:: Data provided ::
---

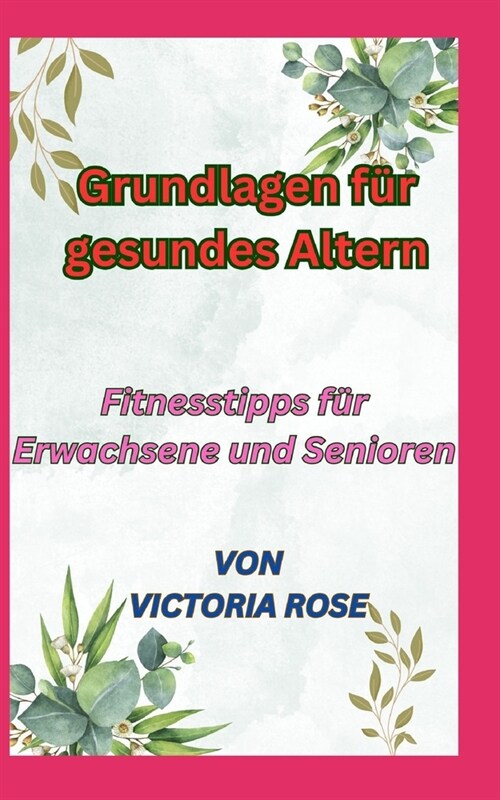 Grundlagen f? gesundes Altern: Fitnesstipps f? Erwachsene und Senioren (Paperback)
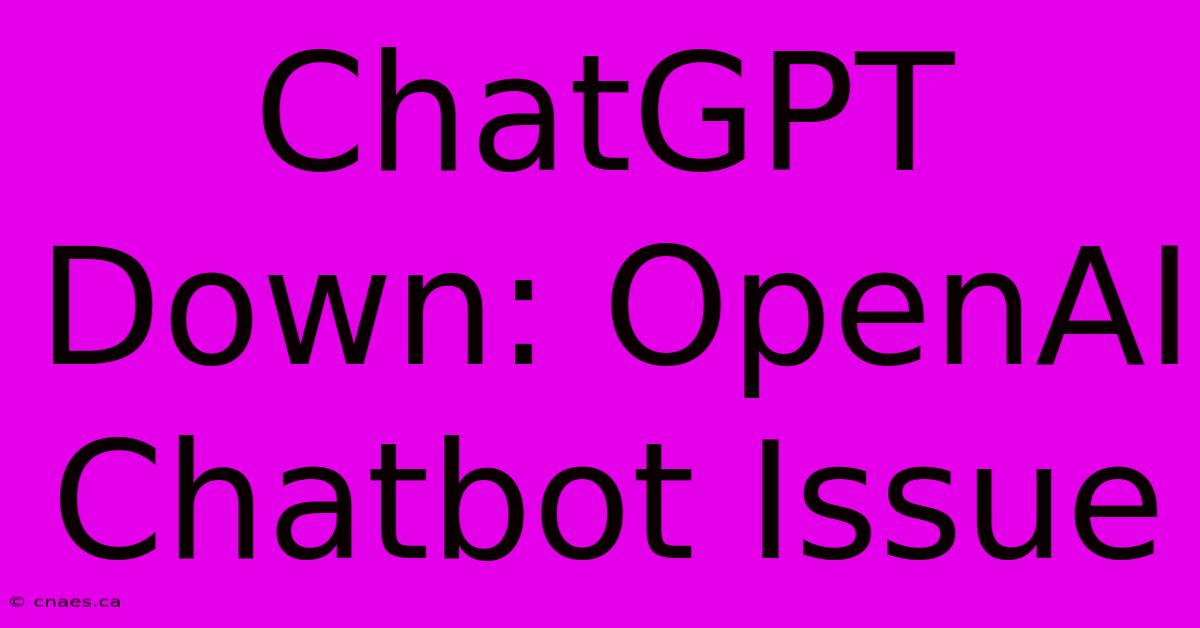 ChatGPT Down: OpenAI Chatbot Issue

---

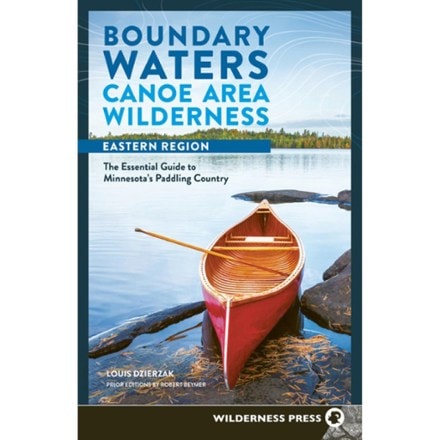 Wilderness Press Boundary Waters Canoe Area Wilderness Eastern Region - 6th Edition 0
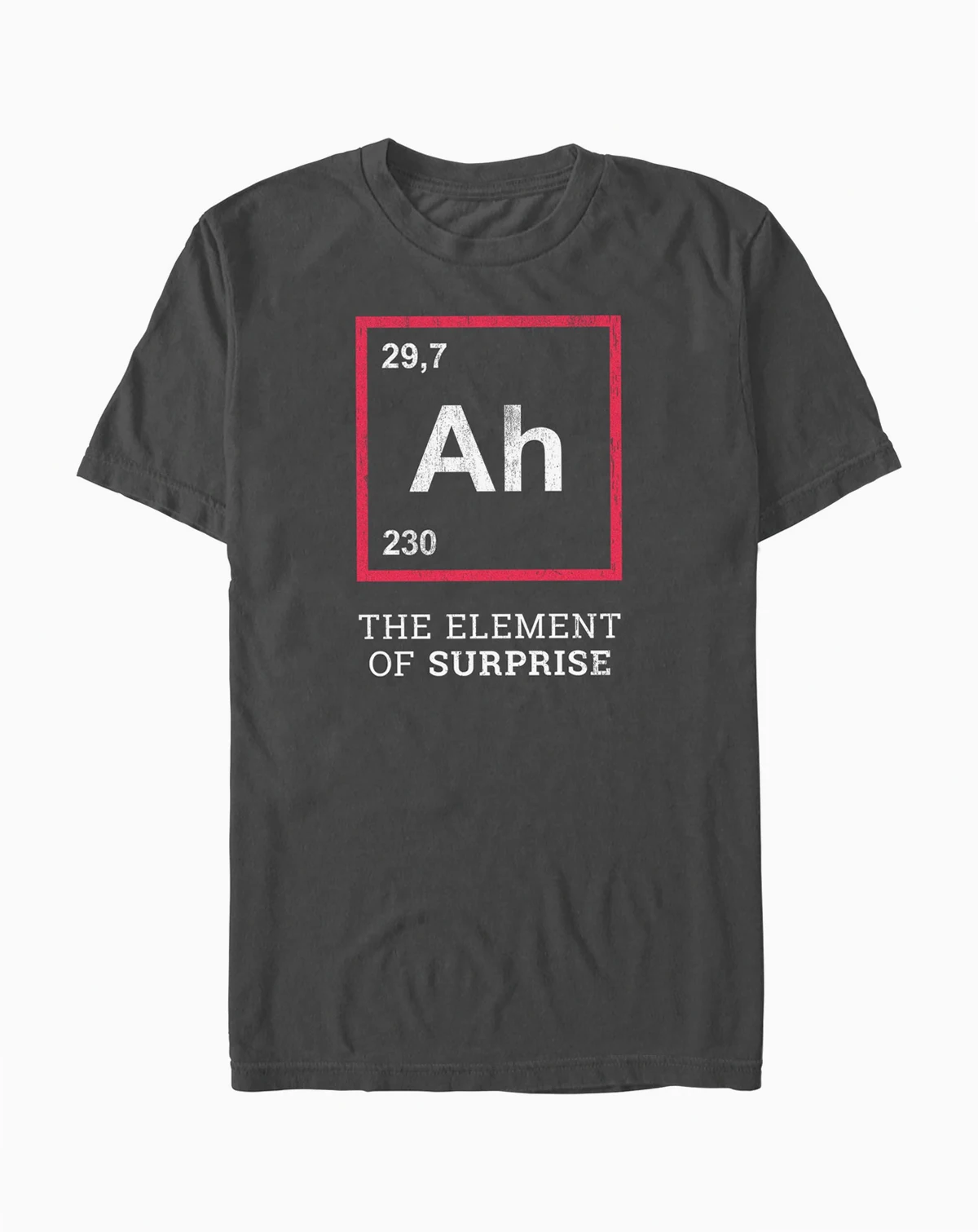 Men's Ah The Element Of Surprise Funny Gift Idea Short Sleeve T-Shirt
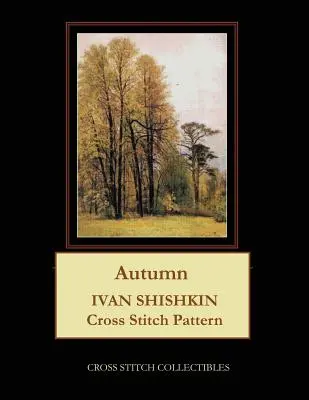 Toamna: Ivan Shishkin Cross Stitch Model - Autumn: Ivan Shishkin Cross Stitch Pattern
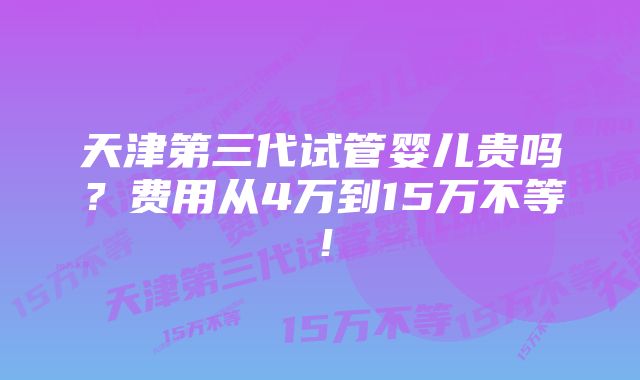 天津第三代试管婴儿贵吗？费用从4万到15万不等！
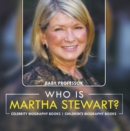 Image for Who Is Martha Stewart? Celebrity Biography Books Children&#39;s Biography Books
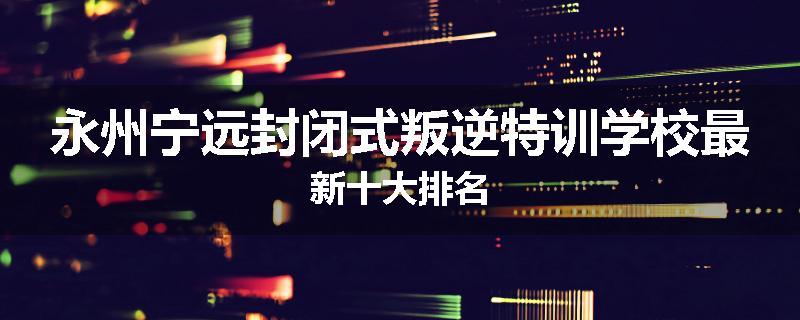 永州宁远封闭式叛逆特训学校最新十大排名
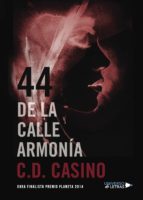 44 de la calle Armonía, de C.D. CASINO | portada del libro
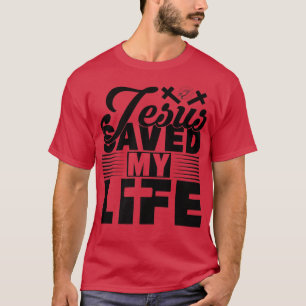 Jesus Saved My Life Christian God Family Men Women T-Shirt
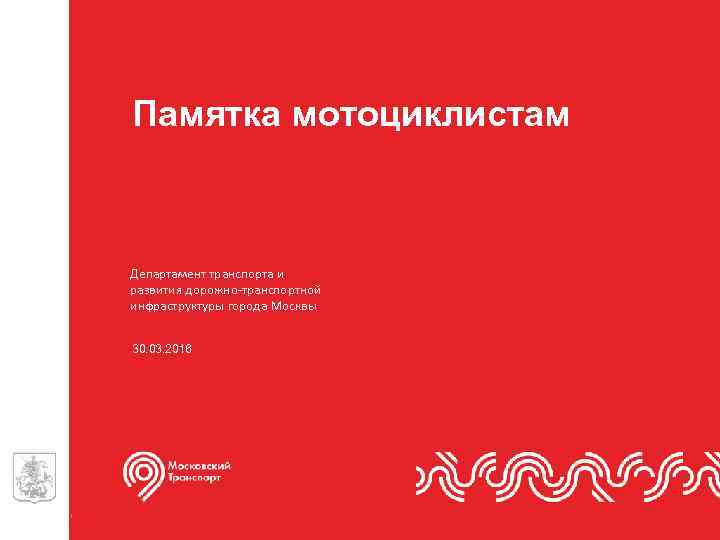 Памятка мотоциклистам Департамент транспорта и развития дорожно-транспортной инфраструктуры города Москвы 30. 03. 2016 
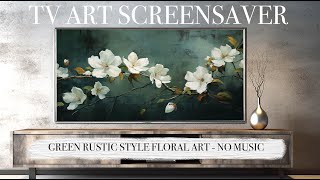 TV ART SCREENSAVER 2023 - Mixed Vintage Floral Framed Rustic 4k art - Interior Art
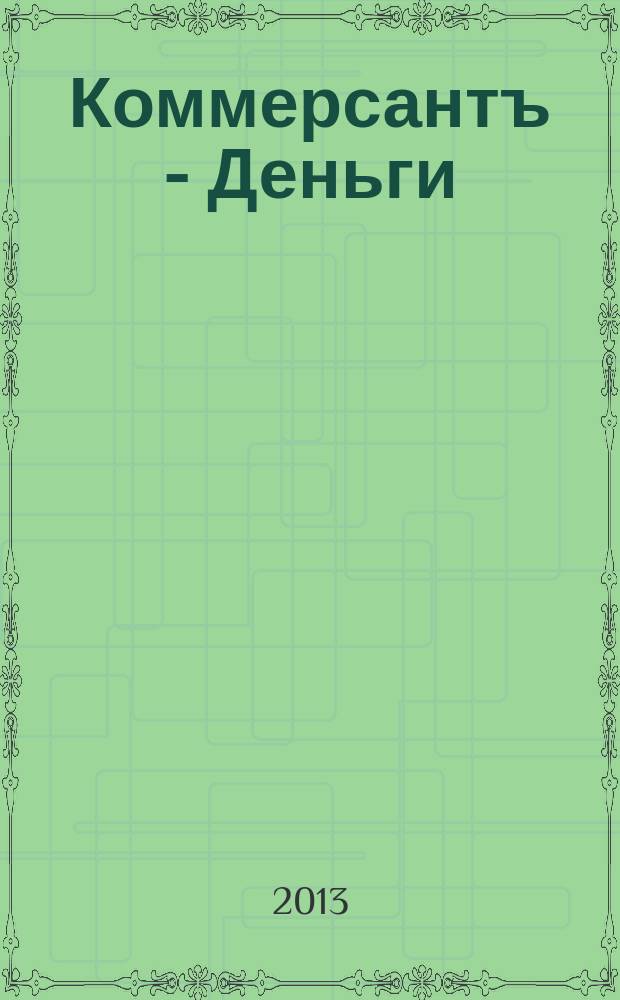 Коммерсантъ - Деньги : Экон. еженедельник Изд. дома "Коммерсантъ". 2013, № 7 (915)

---

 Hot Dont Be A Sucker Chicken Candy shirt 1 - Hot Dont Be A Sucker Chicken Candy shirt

---

:: Task details ::
Reproduce the listing above from the line that holds "TV ART SCREENSAVER" through the line that holds "Коммерсантъ - Деньги", both included, with the pictures left out.

:: Exercise result ::
 TV ART SCREENSAVER 2023 - Mixed Vintage Floral Framed Rustic 4k art - Interior Art
 Коммерсантъ - Деньги : Экон. еженедельник Изд. дома "Коммерсантъ". 2013, № 7 (915)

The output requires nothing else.